== GIVEN TASK ==
Render every line of the material below as a Markdown table with the columns Row and Line. Number the rows and leave out blank lines.

(Dataset entries)
========
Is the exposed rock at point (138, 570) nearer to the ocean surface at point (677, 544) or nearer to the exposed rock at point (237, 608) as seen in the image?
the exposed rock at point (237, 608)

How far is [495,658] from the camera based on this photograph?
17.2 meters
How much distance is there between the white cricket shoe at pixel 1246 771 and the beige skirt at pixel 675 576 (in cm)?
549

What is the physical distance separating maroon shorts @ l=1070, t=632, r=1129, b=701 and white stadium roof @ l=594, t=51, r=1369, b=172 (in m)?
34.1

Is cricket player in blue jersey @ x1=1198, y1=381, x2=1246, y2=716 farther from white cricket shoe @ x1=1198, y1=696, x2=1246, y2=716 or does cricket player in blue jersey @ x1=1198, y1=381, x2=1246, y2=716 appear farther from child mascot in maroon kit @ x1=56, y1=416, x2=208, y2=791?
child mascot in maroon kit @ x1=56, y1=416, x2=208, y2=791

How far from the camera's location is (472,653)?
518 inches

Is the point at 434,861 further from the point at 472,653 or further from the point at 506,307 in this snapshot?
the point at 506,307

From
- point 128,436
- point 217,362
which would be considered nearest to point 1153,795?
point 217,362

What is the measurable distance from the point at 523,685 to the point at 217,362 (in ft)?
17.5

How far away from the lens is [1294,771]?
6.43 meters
========
== ANSWER TO THE TASK ==
| Row | Line |
|---|---|
| 1 | Is the exposed rock at point (138, 570) nearer to the ocean surface at point (677, 544) or nearer to the exposed rock at point (237, 608) as seen in the image? |
| 2 | the exposed rock at point (237, 608) |
| 3 | How far is [495,658] from the camera based on this photograph? |
| 4 | 17.2 meters |
| 5 | How much distance is there between the white cricket shoe at pixel 1246 771 and the beige skirt at pixel 675 576 (in cm)? |
| 6 | 549 |
| 7 | What is the physical distance separating maroon shorts @ l=1070, t=632, r=1129, b=701 and white stadium roof @ l=594, t=51, r=1369, b=172 (in m)? |
| 8 | 34.1 |
| 9 | Is cricket player in blue jersey @ x1=1198, y1=381, x2=1246, y2=716 farther from white cricket shoe @ x1=1198, y1=696, x2=1246, y2=716 or does cricket player in blue jersey @ x1=1198, y1=381, x2=1246, y2=716 appear farther from child mascot in maroon kit @ x1=56, y1=416, x2=208, y2=791? |
| 10 | child mascot in maroon kit @ x1=56, y1=416, x2=208, y2=791 |
| 11 | How far from the camera's location is (472,653)? |
| 12 | 518 inches |
| 13 | Is the point at 434,861 further from the point at 472,653 or further from the point at 506,307 in this snapshot? |
| 14 | the point at 506,307 |
| 15 | From |
| 16 | - point 128,436 |
| 17 | - point 217,362 |
| 18 | which would be considered nearest to point 1153,795? |
| 19 | point 217,362 |
| 20 | What is the measurable distance from the point at 523,685 to the point at 217,362 (in ft)? |
| 21 | 17.5 |
| 22 | How far away from the lens is [1294,771]? |
| 23 | 6.43 meters |